======== SOURCE
PG&E says that in the aftermath of its vast preemptive power outage in early October that it found dozens of locations on its electrical network where trees or equipment failures likely would have caused lines to arc — a condition that could lead to sparking wildfires.

The company’s analysis, delivered in response to a directive from U.S. District Judge William Alsup, disclosed 13 instances of likely arc-producing damage in the fire-prone Santa Cruz Mountains.

Pacific Gas and Electric Power Shutoffs

The company had reported finding more than 100 instances of damage to the 25,000 miles of electrical lines taken out of service during the blackout, which affected about 729,000 customers in 35 counties during a period of extreme fire weather between Oct. 9 and Oct. 12.

“It is possible that any one of these instances could have been a potential source of ignition had a PSPS (public safety power shutoff) not been initiated,” the company said in an Oct. 14 press release.

The release was issued the same day Alsup, who is overseeing the company’s criminal probation for violating federal pipeline safety laws, directed the company to tell him how many of those reported episodes involved damage that would have caused lines to arc and thus pose a dramatically heightened risk of sparking a fire.

In a brief report filed with the court Wednesday, PG&E said it found a total of 115 sites where damage had occurred — 74 involving wind-whipped trees or branches that had come into contact with power lines and 41 involving wind damage to equipment.
================
======== DATA SECTION
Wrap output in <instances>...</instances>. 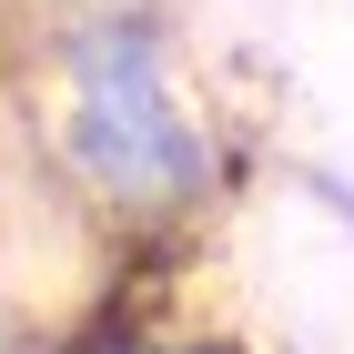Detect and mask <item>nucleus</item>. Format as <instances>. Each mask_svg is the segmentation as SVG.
<instances>
[{
    "label": "nucleus",
    "mask_w": 354,
    "mask_h": 354,
    "mask_svg": "<svg viewBox=\"0 0 354 354\" xmlns=\"http://www.w3.org/2000/svg\"><path fill=\"white\" fill-rule=\"evenodd\" d=\"M0 354H172V334H162V314H152L132 283H111L91 314H71V324H51V334H21V344H0Z\"/></svg>",
    "instance_id": "nucleus-2"
},
{
    "label": "nucleus",
    "mask_w": 354,
    "mask_h": 354,
    "mask_svg": "<svg viewBox=\"0 0 354 354\" xmlns=\"http://www.w3.org/2000/svg\"><path fill=\"white\" fill-rule=\"evenodd\" d=\"M41 132H51V172L82 192L111 233H183L223 203V152L213 111L183 82V41L162 10L142 0H102V10H51L41 41Z\"/></svg>",
    "instance_id": "nucleus-1"
},
{
    "label": "nucleus",
    "mask_w": 354,
    "mask_h": 354,
    "mask_svg": "<svg viewBox=\"0 0 354 354\" xmlns=\"http://www.w3.org/2000/svg\"><path fill=\"white\" fill-rule=\"evenodd\" d=\"M172 354H253V344H233V334H172Z\"/></svg>",
    "instance_id": "nucleus-3"
}]
</instances>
================
TASK TO COMPLETE:
Please carry on the article about PG&E's October power shutoff, picking up right after its final sentence.

SOLVED PROBLEM:
The utility said 44 cases of vegetation-related damage and a dozen cases of infrastructure damage could have led its lines to arc.

The filing acknowledged that the company has no way of determining with any degree of certainty whether arcing would actually have occurred.

PG&E has said that inspections following its most widespread preemptive blackouts, which began last Saturday night, have uncovered at least 127 instances of damage to its lines and other equipment.

PG&E elected to turn off power to 970,000 customers — an estimated 2.5 million people — to avoid sparking fires during a prolonged episode of high winds and very dry weather. One station in the Mayacamas Mountains northeast of Geyserville recorded a gust of 102 mph Sunday morning.

The role of the company’s equipment in touching off wildfires has been revived by the disclosure that a problem on one of its transmission lines occurred about the same time and place that the Kincade Fire began in The Geysers area of northeastern Sonoma County the night of Oct. 23.

Cal Fire is investigating the cause of the blaze, which has burned nearly 77,000 acres and destroyed about 90 homes.

Last November’s Camp Fire ignited when a piece of hardware on a PG&E transmission tower along the Feather River broke, allowing energized equipment to swing free and arc — sparking the blaze.

That incident rapidly became the deadliest and most destructive fire in California history, killing 85 people and destroying nearly 14,000 homes in and around the town of Paradise.

In other PG&E and PG&E blackout news:

If PG&E Turned Off Your Lights Oct. 9-12, You’ll Get a Break on Your Bill

Gov. Gavin Newsom announced on Tuesday — and PG&E CEO Bill Johnson confirmed — that the utility will grant credits to the 728,980 customers who were cut off from electricity during the wide-reaching public safety power shutoff from Oct. 9 through Oct. 12. Newsom had suggested earlier this month that PG&E grant a $100 rebate to every residential customer whose lights were turned out and $250 to every business blacked out.

Johnson said at a media briefing Tuesday evening that PG&E was going along with Newsom’s request after considering some of the hardships it imposed on customers — specifically, the collapse of the company’s website and the woeful understaffing of its call centers.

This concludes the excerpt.